On my backend server, I can see 100+ TCP connection is setup from front end server backend.
root@USEastVM01:/home/sysadmin# netstat -anotp | grep "TIME_WAIT"
tcp6 0 0 10.0.1.4:443 147.243.0.13:42696 TIME_WAIT - timewait (16.51/0/0)
tcp6 0 0 10.0.1.4:443 147.243.84.76:26251 TIME_WAIT - timewait (21.72/0/0)
tcp6 0 0 10.0.1.4:443 147.243.156.76:48085 TIME_WAIT - timewait (13.66/0/0)
tcp6 0 0 10.0.1.4:443 147.243.156.77:59123 TIME_WAIT - timewait (40.67/0/0)
tcp6 0 0 10.0.1.4:443 147.243.86.213:14378 TIME_WAIT - timewait (55.70/0/0)
tcp6 0 0 10.0.1.4:443 147.243.71.13:58581 TIME_WAIT - timewait (31.26/0/0)
tcp6 0 0 10.0.1.4:443 147.243.84.205:54551 TIME_WAIT - timewait (37.13/0/0)
tcp6 0 0 10.0.1.4:443 147.243.84.242:20154 TIME_WAIT - timewait (25.32/0/0)
tcp6 0 0 10.0.1.4:443 147.243.72.13:28003 TIME_WAIT - timewait (15.88/0/0)
tcp6 0 0 10.0.1.4:443 147.243.143.176:16429 TIME_WAIT - timewait (50.66/0/0)
tcp6 0 0 10.0.1.4:443 147.243.6.140:63666 TIME_WAIT - timewait (4.17/0/0)
tcp6 0 0 10.0.1.4:443 147.243.71.46:35764 TIME_WAIT - timewait (46.87/0/0)
tcp6 0 0 10.0.1.4:443 147.243.132.15:55608 TIME_WAIT - timewait (36.93/0/0)
tcp6 0 0 10.0.1.4:443 147.243.5.180:28250 TIME_WAIT - timewait (47.98/0/0)

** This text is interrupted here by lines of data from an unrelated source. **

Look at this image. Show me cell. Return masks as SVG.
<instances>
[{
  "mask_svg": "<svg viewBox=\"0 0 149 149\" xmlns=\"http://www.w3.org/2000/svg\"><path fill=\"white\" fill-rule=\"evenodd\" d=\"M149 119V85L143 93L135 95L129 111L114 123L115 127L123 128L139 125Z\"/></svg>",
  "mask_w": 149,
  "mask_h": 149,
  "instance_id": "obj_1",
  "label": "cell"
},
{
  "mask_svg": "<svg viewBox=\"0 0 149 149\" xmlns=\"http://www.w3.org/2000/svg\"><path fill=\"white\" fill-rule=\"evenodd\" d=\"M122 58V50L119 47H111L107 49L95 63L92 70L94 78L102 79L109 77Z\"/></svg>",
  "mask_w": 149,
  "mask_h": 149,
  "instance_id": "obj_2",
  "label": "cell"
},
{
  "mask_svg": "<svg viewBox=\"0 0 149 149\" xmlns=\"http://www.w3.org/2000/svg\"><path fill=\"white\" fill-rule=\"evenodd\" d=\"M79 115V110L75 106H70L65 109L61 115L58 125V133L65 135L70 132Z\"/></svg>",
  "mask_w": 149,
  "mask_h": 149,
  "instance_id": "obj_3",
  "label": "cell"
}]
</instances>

tcp6 0 0 10.0.1.4:443 147.243.78.115:37737 TIME_WAIT - timewait (51.34/0/0)
tcp6 0 0 10.0.1.4:443 147.243.70.179:12328 TIME_WAIT - timewait (19.40/0/0)
tcp6 0 0 10.0.1.4:443 147.243.84.109:12150 TIME_WAIT - timewait (50.88/0/0)
tcp6 0 0 10.0.1.4:443 147.243.4.244:48547 TIME_WAIT - timewait (50.86/0/0)
tcp6 0 0 10.0.1.4:443 147.243.16.237:19744 TIME_WAIT - timewait (35.79/0/0)
tcp6 0 0 10.0.1.4:443 147.243.148.46:42466 TIME_WAIT - timewait (41.03/0/0)
tcp6 0 0 10.0.1.4:443 147.243.70.206:31842 TIME_WAIT - timewait (52.31/0/0)
tcp6 0 0 10.0.1.4:443 147.243.128.18:21714 TIME_WAIT - timewait (14.34/0/0)
tcp6 0 0 10.0.1.4:443 147.243.128.19:61894 TIME_WAIT - timewait (41.36/0/0)
tcp6 0 0 10.0.1.4:443 147.243.5.179:39019 TIME_WAIT - timewait (20.92/0/0)
tcp6 0 0 10.0.1.4:443 147.243.70.204:51396 TIME_WAIT - timewait (0.00/0/0)
tcp6 0 0 10.0.1.4:443 147.243.3.16:45403 TIME_WAIT - timewait (41.64/0/0)
...
Those connection will be used when request is from end users.
I run Apache Bench test with same pressure, 10 concurrent and total 100 connection.
Then we increase the 10X pressure for testing. The result is still very good.
Even the concurrent connection is 100 per second, front end server will handle all those connection. Backend server will only see few TCP connection is in "TCP-ESTABLISHED" state.
root@USEastVM01:/home/sysadmin# netstat -anotp | grep "ESTABLISHED"
tcp6 0 258 10.0.1.4:443 147.243.9.139:57115 ESTABLISHED 11675/apache2 on (0.55/0/0)
tcp6 0 258 10.0.1.4:443 147.243.81.242:21903 ESTABLISHED 11648/apache2 on (0.63/0/0)
This will save backend server TCP connection resource.